- Problem requirements
Reproduce the lines below verbatim, starting at the first line and ending at the line that contains "<instances>", with both of those lines included.
------------
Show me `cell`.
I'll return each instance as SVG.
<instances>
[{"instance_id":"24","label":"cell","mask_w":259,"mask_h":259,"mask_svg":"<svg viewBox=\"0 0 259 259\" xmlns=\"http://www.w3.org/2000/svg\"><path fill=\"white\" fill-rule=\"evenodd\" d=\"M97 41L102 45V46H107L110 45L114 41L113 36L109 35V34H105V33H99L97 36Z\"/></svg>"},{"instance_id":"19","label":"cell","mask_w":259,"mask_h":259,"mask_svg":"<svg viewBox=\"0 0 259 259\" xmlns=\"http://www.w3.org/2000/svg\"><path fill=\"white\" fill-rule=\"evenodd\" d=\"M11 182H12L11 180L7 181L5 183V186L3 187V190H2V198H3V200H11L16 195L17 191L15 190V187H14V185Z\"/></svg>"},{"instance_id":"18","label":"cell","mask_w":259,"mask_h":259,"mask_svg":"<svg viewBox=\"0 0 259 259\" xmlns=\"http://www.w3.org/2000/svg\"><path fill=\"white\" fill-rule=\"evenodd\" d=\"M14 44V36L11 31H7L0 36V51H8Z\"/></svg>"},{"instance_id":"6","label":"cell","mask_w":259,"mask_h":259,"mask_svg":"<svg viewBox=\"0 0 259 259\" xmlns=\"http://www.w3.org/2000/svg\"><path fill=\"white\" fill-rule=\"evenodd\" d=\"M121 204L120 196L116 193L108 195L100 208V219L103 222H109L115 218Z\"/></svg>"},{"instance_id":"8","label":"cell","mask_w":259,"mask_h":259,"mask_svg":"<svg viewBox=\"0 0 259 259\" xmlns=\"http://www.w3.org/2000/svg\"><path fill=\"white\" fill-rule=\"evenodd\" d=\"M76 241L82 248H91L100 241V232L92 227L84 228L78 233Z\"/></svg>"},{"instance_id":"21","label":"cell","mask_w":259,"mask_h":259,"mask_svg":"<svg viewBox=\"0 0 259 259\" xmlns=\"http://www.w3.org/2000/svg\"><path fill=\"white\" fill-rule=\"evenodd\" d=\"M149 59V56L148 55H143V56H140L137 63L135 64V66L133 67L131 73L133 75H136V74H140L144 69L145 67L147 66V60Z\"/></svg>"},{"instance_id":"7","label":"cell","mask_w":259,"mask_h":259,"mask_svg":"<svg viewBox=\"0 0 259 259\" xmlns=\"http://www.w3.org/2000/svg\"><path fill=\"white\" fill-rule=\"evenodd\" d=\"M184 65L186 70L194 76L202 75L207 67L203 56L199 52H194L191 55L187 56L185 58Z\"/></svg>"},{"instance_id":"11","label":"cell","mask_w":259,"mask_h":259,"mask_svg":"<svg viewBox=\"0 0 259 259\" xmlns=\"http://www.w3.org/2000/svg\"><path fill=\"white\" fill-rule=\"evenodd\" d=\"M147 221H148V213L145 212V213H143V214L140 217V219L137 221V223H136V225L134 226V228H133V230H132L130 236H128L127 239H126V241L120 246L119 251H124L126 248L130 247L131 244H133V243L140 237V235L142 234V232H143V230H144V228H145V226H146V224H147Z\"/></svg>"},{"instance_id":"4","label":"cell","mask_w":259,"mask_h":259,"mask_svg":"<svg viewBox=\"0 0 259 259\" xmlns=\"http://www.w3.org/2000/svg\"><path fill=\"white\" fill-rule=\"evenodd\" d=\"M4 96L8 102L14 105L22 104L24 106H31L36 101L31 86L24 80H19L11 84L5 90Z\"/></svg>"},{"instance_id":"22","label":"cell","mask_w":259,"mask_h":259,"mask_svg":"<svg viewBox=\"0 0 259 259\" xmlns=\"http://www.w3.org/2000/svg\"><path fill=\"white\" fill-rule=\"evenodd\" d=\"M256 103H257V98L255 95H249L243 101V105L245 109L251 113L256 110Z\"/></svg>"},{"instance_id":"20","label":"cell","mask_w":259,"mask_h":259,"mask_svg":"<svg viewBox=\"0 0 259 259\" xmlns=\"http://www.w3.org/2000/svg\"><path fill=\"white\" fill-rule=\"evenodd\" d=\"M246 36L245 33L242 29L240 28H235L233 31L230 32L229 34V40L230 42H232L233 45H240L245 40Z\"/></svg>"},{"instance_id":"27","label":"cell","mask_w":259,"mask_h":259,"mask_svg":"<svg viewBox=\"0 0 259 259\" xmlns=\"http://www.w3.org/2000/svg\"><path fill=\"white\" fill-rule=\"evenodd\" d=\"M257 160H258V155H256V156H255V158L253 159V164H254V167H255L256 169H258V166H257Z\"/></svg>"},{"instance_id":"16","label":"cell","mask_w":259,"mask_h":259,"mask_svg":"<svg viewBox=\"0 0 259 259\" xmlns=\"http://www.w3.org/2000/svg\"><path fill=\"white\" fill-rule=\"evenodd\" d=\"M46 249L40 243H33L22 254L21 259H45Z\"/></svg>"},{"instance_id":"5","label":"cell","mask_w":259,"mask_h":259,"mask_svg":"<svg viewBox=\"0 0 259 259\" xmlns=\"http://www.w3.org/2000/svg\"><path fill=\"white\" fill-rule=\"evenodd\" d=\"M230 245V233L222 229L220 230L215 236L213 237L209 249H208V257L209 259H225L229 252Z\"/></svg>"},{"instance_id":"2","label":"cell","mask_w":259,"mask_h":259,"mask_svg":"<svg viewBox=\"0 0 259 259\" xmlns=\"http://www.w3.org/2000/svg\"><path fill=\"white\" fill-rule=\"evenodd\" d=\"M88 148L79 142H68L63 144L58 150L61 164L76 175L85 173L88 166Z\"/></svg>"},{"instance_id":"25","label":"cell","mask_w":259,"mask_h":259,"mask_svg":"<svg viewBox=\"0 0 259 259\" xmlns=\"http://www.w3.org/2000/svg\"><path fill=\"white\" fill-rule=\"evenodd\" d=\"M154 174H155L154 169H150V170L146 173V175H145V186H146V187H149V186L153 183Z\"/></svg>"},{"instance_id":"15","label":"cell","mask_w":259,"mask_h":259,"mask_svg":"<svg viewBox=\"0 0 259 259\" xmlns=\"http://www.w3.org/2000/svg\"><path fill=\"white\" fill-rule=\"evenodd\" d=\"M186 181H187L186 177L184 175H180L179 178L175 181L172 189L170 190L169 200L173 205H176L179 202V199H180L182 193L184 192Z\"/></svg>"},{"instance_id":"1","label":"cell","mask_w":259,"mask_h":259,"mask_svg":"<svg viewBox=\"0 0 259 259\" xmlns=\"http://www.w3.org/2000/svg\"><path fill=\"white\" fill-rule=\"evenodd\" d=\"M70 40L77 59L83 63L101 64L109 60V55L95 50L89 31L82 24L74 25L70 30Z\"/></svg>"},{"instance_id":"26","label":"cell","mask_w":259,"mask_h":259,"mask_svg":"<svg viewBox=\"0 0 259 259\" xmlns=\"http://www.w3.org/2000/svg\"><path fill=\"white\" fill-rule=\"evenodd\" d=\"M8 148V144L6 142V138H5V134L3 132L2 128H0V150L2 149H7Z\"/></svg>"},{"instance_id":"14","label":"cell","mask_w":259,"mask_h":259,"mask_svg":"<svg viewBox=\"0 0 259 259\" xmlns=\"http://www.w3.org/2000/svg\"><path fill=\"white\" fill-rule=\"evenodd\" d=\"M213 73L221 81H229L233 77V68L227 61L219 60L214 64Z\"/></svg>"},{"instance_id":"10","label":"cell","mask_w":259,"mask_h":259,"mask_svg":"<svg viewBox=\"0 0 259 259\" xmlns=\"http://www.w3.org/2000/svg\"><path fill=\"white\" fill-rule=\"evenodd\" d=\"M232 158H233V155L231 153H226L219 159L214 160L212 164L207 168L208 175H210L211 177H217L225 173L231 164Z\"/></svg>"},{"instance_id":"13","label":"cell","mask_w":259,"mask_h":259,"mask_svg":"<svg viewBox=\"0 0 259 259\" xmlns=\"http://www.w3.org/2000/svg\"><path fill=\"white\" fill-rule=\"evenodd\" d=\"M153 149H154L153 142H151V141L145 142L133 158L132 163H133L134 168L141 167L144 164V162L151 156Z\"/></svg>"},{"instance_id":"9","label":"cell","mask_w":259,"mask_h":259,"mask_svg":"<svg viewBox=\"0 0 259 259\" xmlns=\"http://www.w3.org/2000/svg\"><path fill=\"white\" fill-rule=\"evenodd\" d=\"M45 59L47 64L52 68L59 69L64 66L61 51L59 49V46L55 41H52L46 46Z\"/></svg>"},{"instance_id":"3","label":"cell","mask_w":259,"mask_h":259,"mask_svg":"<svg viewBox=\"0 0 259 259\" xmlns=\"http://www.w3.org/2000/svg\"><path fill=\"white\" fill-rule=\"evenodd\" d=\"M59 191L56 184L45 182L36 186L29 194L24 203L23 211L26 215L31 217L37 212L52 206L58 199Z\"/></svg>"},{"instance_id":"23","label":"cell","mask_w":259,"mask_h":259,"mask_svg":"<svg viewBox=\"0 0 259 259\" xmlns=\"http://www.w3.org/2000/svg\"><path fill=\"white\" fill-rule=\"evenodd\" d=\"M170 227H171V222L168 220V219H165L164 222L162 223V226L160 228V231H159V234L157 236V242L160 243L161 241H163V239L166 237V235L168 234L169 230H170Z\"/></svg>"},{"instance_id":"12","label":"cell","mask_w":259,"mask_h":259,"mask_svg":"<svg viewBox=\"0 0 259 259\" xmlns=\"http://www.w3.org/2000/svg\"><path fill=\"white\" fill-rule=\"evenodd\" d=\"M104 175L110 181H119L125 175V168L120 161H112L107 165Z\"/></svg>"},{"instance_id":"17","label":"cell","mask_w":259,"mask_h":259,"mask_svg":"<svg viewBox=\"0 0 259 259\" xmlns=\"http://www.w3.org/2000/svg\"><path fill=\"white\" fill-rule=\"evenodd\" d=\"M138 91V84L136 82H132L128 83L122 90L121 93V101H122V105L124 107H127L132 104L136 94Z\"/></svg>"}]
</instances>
------------
- Answer to the exercise
Show me `cell`.
I'll return each instance as SVG.
<instances>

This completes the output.